---- DOCUMENT
To evaluate whether the final sample reflects the total population, we compared the distribution of fields of activity (NPOs were manually assigned to one field of activity as defined in the International Classification of Nonprofit Organizations, ICNPO, Salamon & Anheier, 1996) in the sample with the total population of organizations (Litofcenko et al., 2020). The Pearson chi-square test revealed that the structure of the responses does not deviate significantly from the structure of the population at the 95% significance threshold.
The NPOs in the sample of valid cases included in the model presented here vary in size, field of activity, age, and location. These organizations come primarily from four major fields: sports (15%), social services (15%), culture and arts (12%), and education and research (12%). Table 1 and Table 2 further describe these organizations according to their field of activity (ICNPO), size, and age. In all, 83% of the organizations were membership organizations, and 68% of the organizations involved volunteers.
Sample Descriptives, n = 399 (II).
Measures
To operationalize managerial practices, like previous quantitative studies using this concept (Brandtner, 2021; Suykens et al., 2023), we built on conceptualizations of managerialism (Maier & Meyer, 2011) and organizational rationalization (Hwang & Powell, 2009), and used the same or similar indicators: designated positions (paid or volunteer) for management and/or fundraising, working with consultants for management and/or fundraising, training of paid or volunteer staff in management and/or fundraising, having a mission statement, written budget plan, written strategic plan, and financial audit by an external professional auditor (questionnaire p. 13–15). These were scaled as dichotomous variables, and the mean over all items was calculated. Thus, the resulting managerial practices index ranges from 0 to 1.
Practices of organizational democracy were operationalized based on the following six items, also scaled as dichotomous variables (c.f., Maier & Meyer, 2011; Weber & Unterrainer, 2012; questionnaire p. 3): Whether people from the target group can participate in meetings of the board or other committees, have access to minutes from meetings, have the possibility to become a member to gain rights of co-determination; whether members or volunteers routinely initiate new projects, select executive staff, or are involved in communication to the general public. Again, the resulting index ranges from 0 to 1.
To capture the degree to which the organization endorses public participation, we combined the following eight dichotomous items (questionnaire p. 7): Whether the organization has encouraged employees, members, volunteers, or the target group during the last 3 years to vote in elections, to run for public offices, to attend public meetings (e.g., townhall meetings), to contact politicians, to participate in a rally, to organize a rally, to sign a petition, or to boycott specific brands or products. The resulting composite index ranges from 0 to 1. We had originally intended to discriminate between traditional and non-traditional forms of public participation. However, factor analyses and inter-item-correlations revealed that this distinction could not be upheld based on statistical properties (Allen & Yen, 2001). Rather, only one latent construct of public participation emerged from the data, in which five items originally intended to be included were not further used because they did not measure what they were intended to measure.
As all indicators used are based on factual data, that is, “data that is in principle verifiable from other sources” (Podsakoff & Organ, 1986, p. 532), we model our constructs with sum indices. With factual data, unlike subjective assessments, neither measurement errors nor common method bias pose an issue for the analysis (Podsakoff & Organ, 1986). Table 3 gives an overview on the descriptives of the constructs.
--------
---- GIVEN MATERIAL
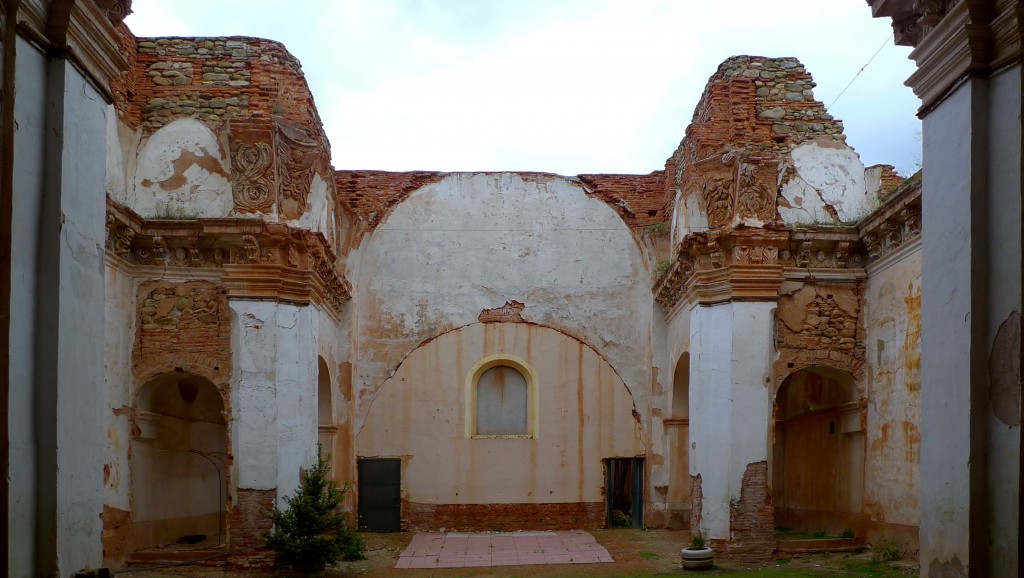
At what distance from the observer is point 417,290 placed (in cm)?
--------
COMPLETE THE FOLLOWING:
1. Name the major fields that the nonprofit study excerpt says the sampled organizations primarily come from, giving each field's share.
2. Reproduce everything in the nonprofit study excerpt from "The NPOs in" down to "n = 399 (II).".
The lines above have no connection to the nonprofit study excerpt.

ANSWERS FOR THE TASKS:
1.
- Sports (15%)
- Social services (15%)
- Culture and arts (12%)
- Education and research (12%)

2.
The NPOs in the sample of valid cases included in the model presented here vary in size, field of activity, age, and location. These organizations come primarily from four major fields: sports (15%), social services (15%), culture and arts (12%), and education and research (12%). Table 1 and Table 2 further describe these organizations according to their field of activity (ICNPO), size, and age. In all, 83% of the organizations were membership organizations, and 68% of the organizations involved volunteers.
Sample Descriptives, n = 399 (II).